Overview
Compared with cameras used for ADAS perception systems, cameras installed inside the cockpit have simpler functional characteristics and lower performance requirements. For example, an OMS passenger monitoring camera typically achieves good results at 5 MP. OMS can also be used for in-cabin conferencing and child detection. DMS driver monitoring systems, SVC 360 surround cameras, and DVR dashcams are cameras shared between the autonomous driving domain (ADC) and the cockpit domain (CDC). The following sections summarize these camera types.
Key considerations for automotive cameras are mounting location and distance to the ISP processing chip. For cameras below 2 MP, image data is often output directly in YUV format without a dedicated ISP. For cameras above 2 MP, devices typically output raw data and require an ISP for image processing. Because many cameras may be used, placing an ISP with every camera would be costly. It is common to centralize ISP processing inside the CDC cockpit controller and transport camera raw data over high-speed transmission lines to a centralized ISP. This requires a high-speed video transport bus.
As described in discussions of high-speed audio/video interfaces, common solutions use GMSL or FPD-Link to transmit remote camera raw data into the CDC. Emerging options include MIPI-A PHY and ASA. Serializer/deserializer (SerDes) chips are typically paired: a serializer at the camera end and a deserializer at the CDC end. Cable runs can reach up to about 10 meters, rarely exceeding 15 meters.

============================================================

## DIRECTIONS
Quote the passage on in-cabin automotive cameras, starting at "As described in" and ending at "exceeding 15 meters.".

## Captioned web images
============================================================

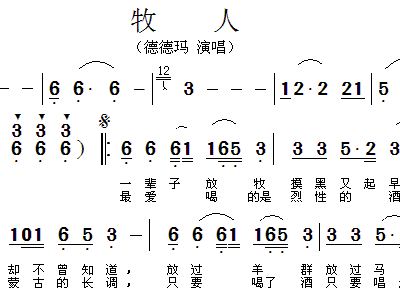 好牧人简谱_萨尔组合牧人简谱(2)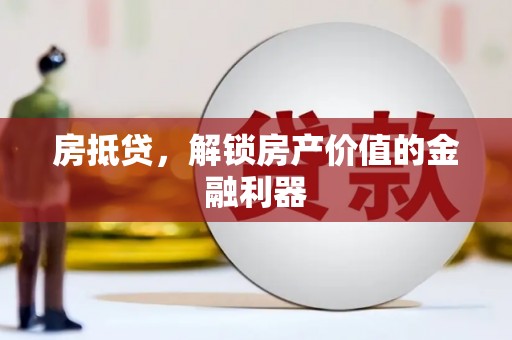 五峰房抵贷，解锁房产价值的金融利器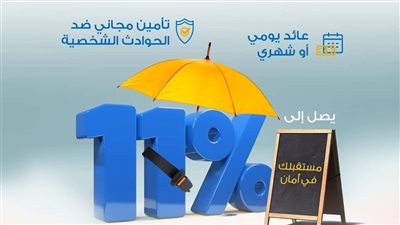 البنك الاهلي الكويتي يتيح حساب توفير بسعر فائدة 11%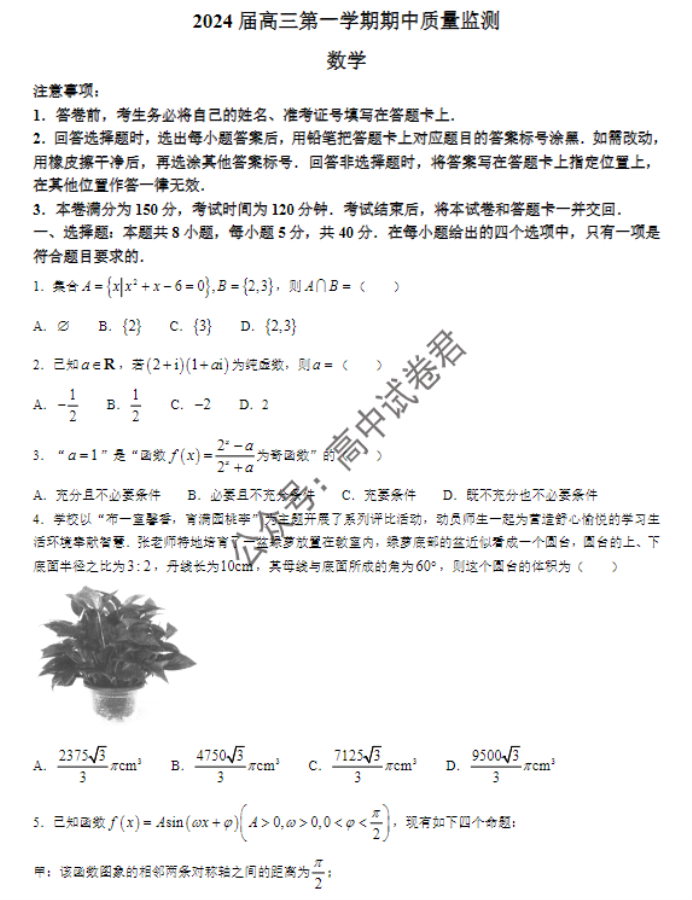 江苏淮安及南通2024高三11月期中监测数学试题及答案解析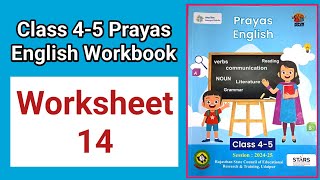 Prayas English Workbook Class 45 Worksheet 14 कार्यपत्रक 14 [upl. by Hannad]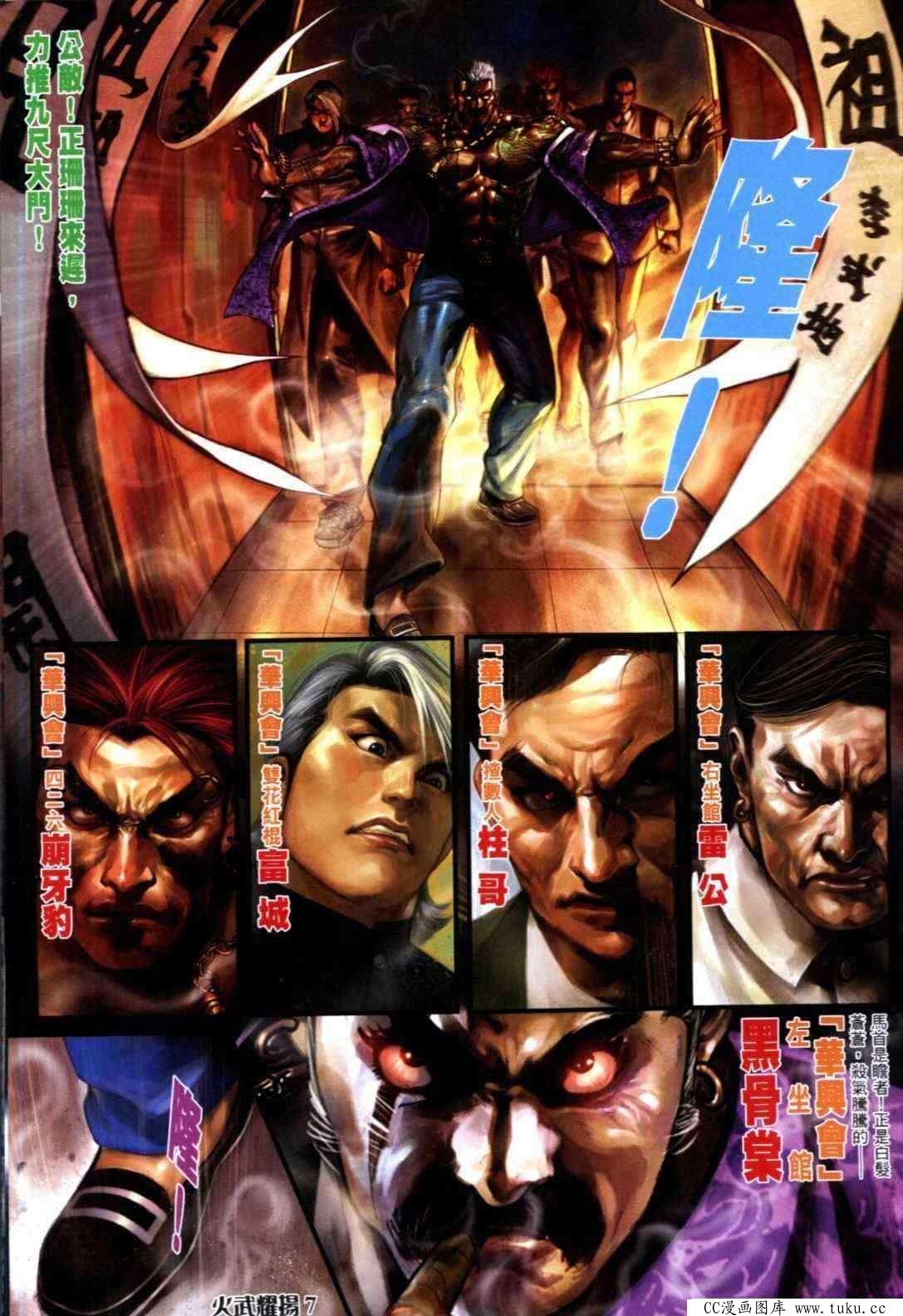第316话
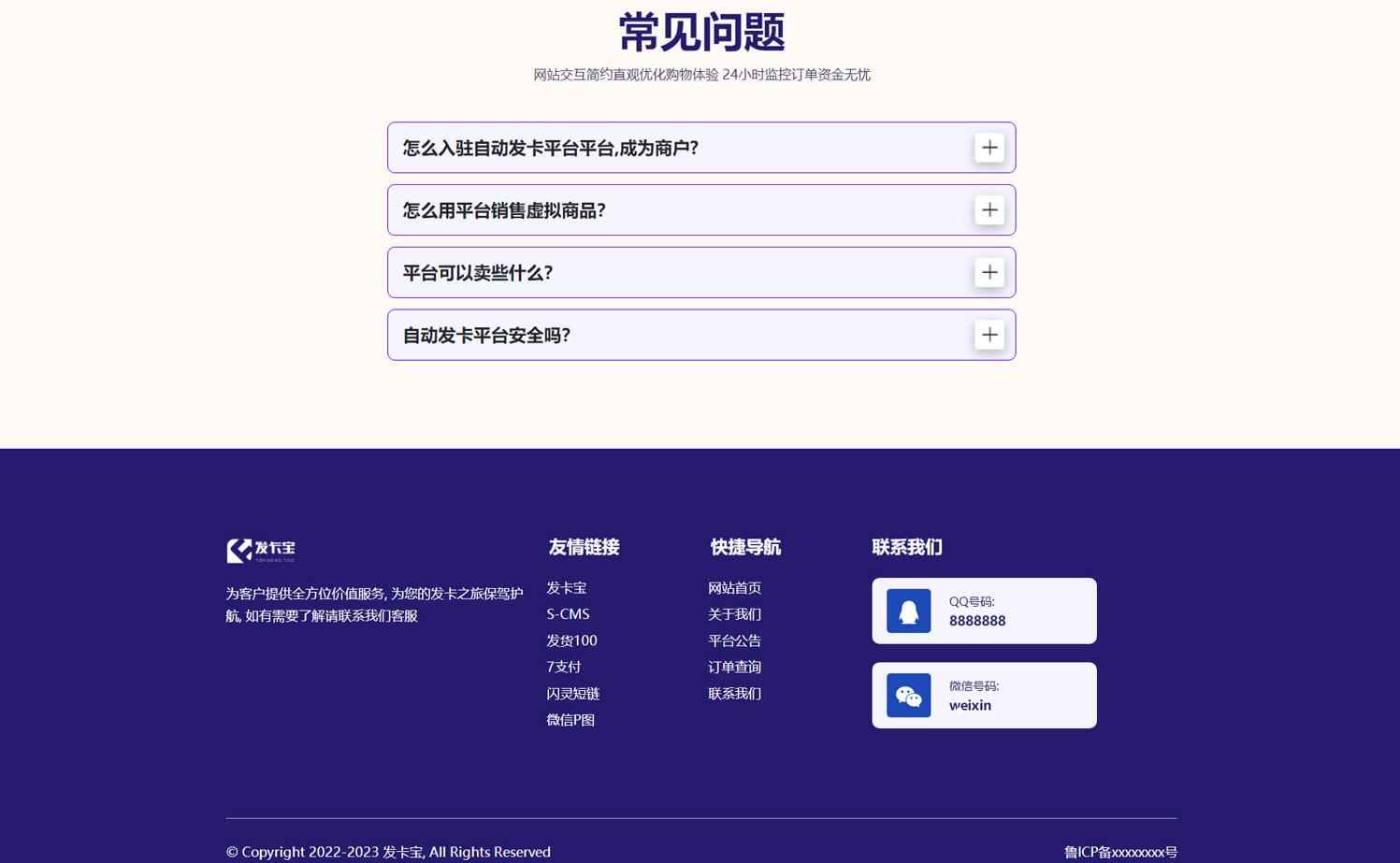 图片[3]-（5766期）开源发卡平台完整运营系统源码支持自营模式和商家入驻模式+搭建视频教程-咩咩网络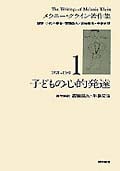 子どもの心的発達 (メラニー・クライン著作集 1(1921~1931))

============================================================

## EXERCISE RESPONSE
As described in discussions of high-speed audio/video interfaces, common solutions use GMSL or FPD-Link to transmit remote camera raw data into the CDC. Emerging options include MIPI-A PHY and ASA. Serializer/deserializer (SerDes) chips are typically paired: a serializer at the camera end and a deserializer at the CDC end. Cable runs can reach up to about 10 meters, rarely exceeding 15 meters.